===== TEXT EXCERPT =====

Personal information
- Date of birth: 28 April 1992 (age 34)
- Place of birth: Graz, Austria
- Height: 1.70 m (5 ft 7 in)
- Position: Attacking midfielder

Team information
- Current team: FC Gleisdorf 09
- Number: 23

Youth career
- 1999–2004: USV Markt Hartmannsdorf
- 2004–2009: SK Sturm Graz

Senior career*
- Years: Team / Apps / (Gls)
- 2009–2015: SK Sturm Graz II / 69 / (16)
- 2012–2016: SK Sturm Graz / 68 / (6)
- 2015–2016: → SV Elversberg (loan) / 20 / (4)
- 2016–2017: FSV Wacker 90 Nordhausen / 22 / (1)
- 2018–2021: SV Lafnitz / 80 / (10)
- 2021–: FC Gleisdorf 09 / 8 / (2)

===== RECORD EXCERPTS =====

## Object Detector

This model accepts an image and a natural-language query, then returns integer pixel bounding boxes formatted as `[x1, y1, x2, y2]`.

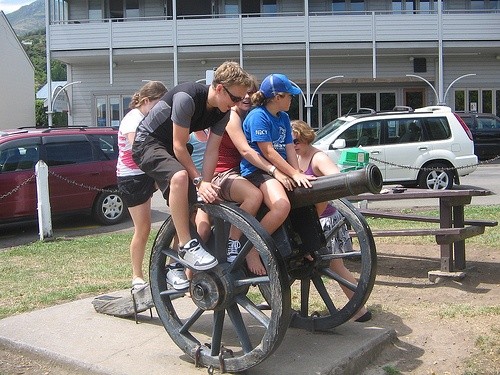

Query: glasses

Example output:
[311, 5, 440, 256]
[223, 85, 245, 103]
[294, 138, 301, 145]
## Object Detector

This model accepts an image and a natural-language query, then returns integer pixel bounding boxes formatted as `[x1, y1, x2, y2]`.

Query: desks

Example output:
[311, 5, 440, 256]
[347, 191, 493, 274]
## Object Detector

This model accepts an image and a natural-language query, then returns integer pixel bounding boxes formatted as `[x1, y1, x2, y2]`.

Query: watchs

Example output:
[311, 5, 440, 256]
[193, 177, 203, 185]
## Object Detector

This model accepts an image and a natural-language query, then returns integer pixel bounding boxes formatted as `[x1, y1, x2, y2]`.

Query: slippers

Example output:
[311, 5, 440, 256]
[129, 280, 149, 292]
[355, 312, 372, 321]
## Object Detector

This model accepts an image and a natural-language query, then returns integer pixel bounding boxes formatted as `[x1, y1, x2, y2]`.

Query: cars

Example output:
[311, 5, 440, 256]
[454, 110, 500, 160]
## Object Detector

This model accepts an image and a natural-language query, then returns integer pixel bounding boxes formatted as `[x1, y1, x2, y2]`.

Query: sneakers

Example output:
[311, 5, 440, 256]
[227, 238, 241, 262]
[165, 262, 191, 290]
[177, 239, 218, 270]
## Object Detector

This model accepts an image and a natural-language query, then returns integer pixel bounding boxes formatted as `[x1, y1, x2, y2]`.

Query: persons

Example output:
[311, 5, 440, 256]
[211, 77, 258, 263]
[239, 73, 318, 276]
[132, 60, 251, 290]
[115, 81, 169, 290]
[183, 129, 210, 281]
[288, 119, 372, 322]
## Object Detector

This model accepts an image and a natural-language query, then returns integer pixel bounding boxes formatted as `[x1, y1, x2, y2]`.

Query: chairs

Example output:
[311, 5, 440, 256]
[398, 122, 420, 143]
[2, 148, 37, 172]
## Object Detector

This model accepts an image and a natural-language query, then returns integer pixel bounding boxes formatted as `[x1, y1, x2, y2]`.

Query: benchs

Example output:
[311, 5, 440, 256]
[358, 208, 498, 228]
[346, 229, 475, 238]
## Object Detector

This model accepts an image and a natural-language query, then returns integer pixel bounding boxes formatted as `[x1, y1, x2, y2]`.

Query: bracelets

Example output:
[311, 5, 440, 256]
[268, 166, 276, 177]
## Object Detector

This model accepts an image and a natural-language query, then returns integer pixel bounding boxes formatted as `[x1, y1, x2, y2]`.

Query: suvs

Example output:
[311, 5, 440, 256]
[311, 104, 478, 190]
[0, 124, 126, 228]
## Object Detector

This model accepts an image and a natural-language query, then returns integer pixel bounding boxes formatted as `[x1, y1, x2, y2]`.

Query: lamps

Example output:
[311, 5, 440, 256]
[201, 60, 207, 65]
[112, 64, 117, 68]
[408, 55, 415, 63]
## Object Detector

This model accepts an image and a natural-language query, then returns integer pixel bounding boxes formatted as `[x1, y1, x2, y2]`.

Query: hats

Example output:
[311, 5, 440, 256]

=====

### TASK 1
Set down the footballer's profile word for word, starting with "- Place of birth: Graz, Austria" and going on through "Apps / (Gls)".
### TASK 2
Extend the footballer's profile past its last line.
The data above has no part in what comes next.

### WRITTEN RESPONSE 1
- Place of birth: Graz, Austria
- Height: 1.70 m (5 ft 7 in)
- Position: Attacking midfielder

Team information
- Current team: FC Gleisdorf 09
- Number: 23

Youth career
- 1999–2004: USV Markt Hartmannsdorf
- 2004–2009: SK Sturm Graz

Senior career*
- Years: Team / Apps / (Gls)

### WRITTEN RESPONSE 2
International career^{‡}
- 2013: Austria U-21 / 4 / (0)

= David Schloffer =

Austrian footballer

David Schloffer (born 28 April 1992) is an Austrian professional footballer who plays as an attacking midfielder for FC Gleisdorf 09 in Austrian Regionalliga Central.

==Club career==
He signed his professional contract with SK Sturm Graz in July 2012.

==International career==
He made his debut for the Austria U-21 team in 2013.